FIVE Nobel Prizes in SCIENCE!

I read this newspaper called the Capital Press. It is one of the few West Coast independents left. It is based in Eugene, Oregon, comes out twice a week weekly, and reports on agriculture and such things. In yesterday’s mailing we got one of those advertising inserts that comes from another planet. I wrote about the “chemtrails” guy last year, and this new stuff is right up there. Here’s one of the best lines:

Highly-engineered and computer-driven, this immune-modulator has earned five Nobel prizes in science.

Dude! An immune-modulator! I gotta get me one!

The stuff they are selling on this professional-looking 8-1/2 x 11 two-sided glossy sheet is an aerosol supplement called Liquid Gold Rx. They list the 38 ingredients thusly:

alfalfa, wild celery, anise, lemon balm, basil, greater burdock, celery, dill, hyssop, rock weed, fennel, ginger, cola nitida, marjoram, great mullein, Abyssinian myrrh, parsley, dog-rose, rosemary, saffron crocus, sage, elder, tea plant, garden thyme, turmeric, verbena, white willow, black cherry, yarrow, garlic, artichoke, motherwort, hop, red raspberry, hawthorn, elecampane, fennel bulbs, juniper

They feed alfalfa to cattle.

Just sayin’.

I suppose we all want to be immunized from the dangers of living. And this aerosol supplement—yes you really do spray it in your mouth, 4x daily—will fight off the toxins and replace it with all the goodness from the “eleven herbs and spices.”

Here’s how it works:

Upon contact with your saliva, the body immediately recognizes LGRx as the perfect, uncontaminated superfood and opens the blood vessels.
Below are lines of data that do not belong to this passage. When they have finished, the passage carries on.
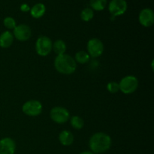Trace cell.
I'll list each match as a JSON object with an SVG mask.
<instances>
[{
    "label": "cell",
    "instance_id": "obj_1",
    "mask_svg": "<svg viewBox=\"0 0 154 154\" xmlns=\"http://www.w3.org/2000/svg\"><path fill=\"white\" fill-rule=\"evenodd\" d=\"M89 144L93 153H100L107 151L110 148L111 140L109 135L107 134L98 132L90 138Z\"/></svg>",
    "mask_w": 154,
    "mask_h": 154
},
{
    "label": "cell",
    "instance_id": "obj_2",
    "mask_svg": "<svg viewBox=\"0 0 154 154\" xmlns=\"http://www.w3.org/2000/svg\"><path fill=\"white\" fill-rule=\"evenodd\" d=\"M56 69L60 73L64 75H70L76 70V61L72 57L67 54L58 55L54 61Z\"/></svg>",
    "mask_w": 154,
    "mask_h": 154
},
{
    "label": "cell",
    "instance_id": "obj_3",
    "mask_svg": "<svg viewBox=\"0 0 154 154\" xmlns=\"http://www.w3.org/2000/svg\"><path fill=\"white\" fill-rule=\"evenodd\" d=\"M138 81L135 76H126L120 81L119 88L125 94H130L135 92L138 88Z\"/></svg>",
    "mask_w": 154,
    "mask_h": 154
},
{
    "label": "cell",
    "instance_id": "obj_4",
    "mask_svg": "<svg viewBox=\"0 0 154 154\" xmlns=\"http://www.w3.org/2000/svg\"><path fill=\"white\" fill-rule=\"evenodd\" d=\"M52 42L46 36H42L38 38L35 44L36 52L38 55L45 57L48 56L52 51Z\"/></svg>",
    "mask_w": 154,
    "mask_h": 154
},
{
    "label": "cell",
    "instance_id": "obj_5",
    "mask_svg": "<svg viewBox=\"0 0 154 154\" xmlns=\"http://www.w3.org/2000/svg\"><path fill=\"white\" fill-rule=\"evenodd\" d=\"M23 111L25 114L28 116H38L42 113V105L38 101L30 100L26 102L22 108Z\"/></svg>",
    "mask_w": 154,
    "mask_h": 154
},
{
    "label": "cell",
    "instance_id": "obj_6",
    "mask_svg": "<svg viewBox=\"0 0 154 154\" xmlns=\"http://www.w3.org/2000/svg\"><path fill=\"white\" fill-rule=\"evenodd\" d=\"M108 10L114 17L120 16L127 10L126 0H111L108 5Z\"/></svg>",
    "mask_w": 154,
    "mask_h": 154
},
{
    "label": "cell",
    "instance_id": "obj_7",
    "mask_svg": "<svg viewBox=\"0 0 154 154\" xmlns=\"http://www.w3.org/2000/svg\"><path fill=\"white\" fill-rule=\"evenodd\" d=\"M51 117L57 123H64L69 119V113L63 107H55L51 111Z\"/></svg>",
    "mask_w": 154,
    "mask_h": 154
},
{
    "label": "cell",
    "instance_id": "obj_8",
    "mask_svg": "<svg viewBox=\"0 0 154 154\" xmlns=\"http://www.w3.org/2000/svg\"><path fill=\"white\" fill-rule=\"evenodd\" d=\"M88 53L91 57H99L104 51V45L102 41L98 38L90 39L87 44Z\"/></svg>",
    "mask_w": 154,
    "mask_h": 154
},
{
    "label": "cell",
    "instance_id": "obj_9",
    "mask_svg": "<svg viewBox=\"0 0 154 154\" xmlns=\"http://www.w3.org/2000/svg\"><path fill=\"white\" fill-rule=\"evenodd\" d=\"M14 35L17 40L20 42H25L31 37V29L29 26L25 24L16 26V27L14 29Z\"/></svg>",
    "mask_w": 154,
    "mask_h": 154
},
{
    "label": "cell",
    "instance_id": "obj_10",
    "mask_svg": "<svg viewBox=\"0 0 154 154\" xmlns=\"http://www.w3.org/2000/svg\"><path fill=\"white\" fill-rule=\"evenodd\" d=\"M139 22L142 26L149 27L154 23V13L150 8H144L139 14Z\"/></svg>",
    "mask_w": 154,
    "mask_h": 154
},
{
    "label": "cell",
    "instance_id": "obj_11",
    "mask_svg": "<svg viewBox=\"0 0 154 154\" xmlns=\"http://www.w3.org/2000/svg\"><path fill=\"white\" fill-rule=\"evenodd\" d=\"M15 147V143L11 138H5L0 140V154H14Z\"/></svg>",
    "mask_w": 154,
    "mask_h": 154
},
{
    "label": "cell",
    "instance_id": "obj_12",
    "mask_svg": "<svg viewBox=\"0 0 154 154\" xmlns=\"http://www.w3.org/2000/svg\"><path fill=\"white\" fill-rule=\"evenodd\" d=\"M14 36L10 32L5 31L0 35V47L2 48H8L12 45Z\"/></svg>",
    "mask_w": 154,
    "mask_h": 154
},
{
    "label": "cell",
    "instance_id": "obj_13",
    "mask_svg": "<svg viewBox=\"0 0 154 154\" xmlns=\"http://www.w3.org/2000/svg\"><path fill=\"white\" fill-rule=\"evenodd\" d=\"M59 140L63 145L69 146L73 143L74 136L72 132L68 130H64L60 132L59 135Z\"/></svg>",
    "mask_w": 154,
    "mask_h": 154
},
{
    "label": "cell",
    "instance_id": "obj_14",
    "mask_svg": "<svg viewBox=\"0 0 154 154\" xmlns=\"http://www.w3.org/2000/svg\"><path fill=\"white\" fill-rule=\"evenodd\" d=\"M46 11V7L43 3H37L32 8H30V13L34 18H40L45 14Z\"/></svg>",
    "mask_w": 154,
    "mask_h": 154
},
{
    "label": "cell",
    "instance_id": "obj_15",
    "mask_svg": "<svg viewBox=\"0 0 154 154\" xmlns=\"http://www.w3.org/2000/svg\"><path fill=\"white\" fill-rule=\"evenodd\" d=\"M53 49L54 52L58 55L64 54L66 51V45L63 40H57L54 42L53 45Z\"/></svg>",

The liver responds by removing the toxins you’ve taken in from your blood . . .

You know, the usual stuff. But at least they’re honest:

Every individual varies, but within 30 to 60 days, everyone will have his or her own unique experience to share.

Yes. That is exactly what will happen. Every person will have a unique experience. Whether they want to share them is another matter, in fact several may want to when they discover they’ve been ripped off.

One side of the sheet is almost entirely devoted to glyphosate (the stuff in Round-up) and how this fabulous product neutralizes the negative effects of exposure to herbicides. Targeting their ag-oriented audience, I’m sure.

Snake oil is alive and well in the American West.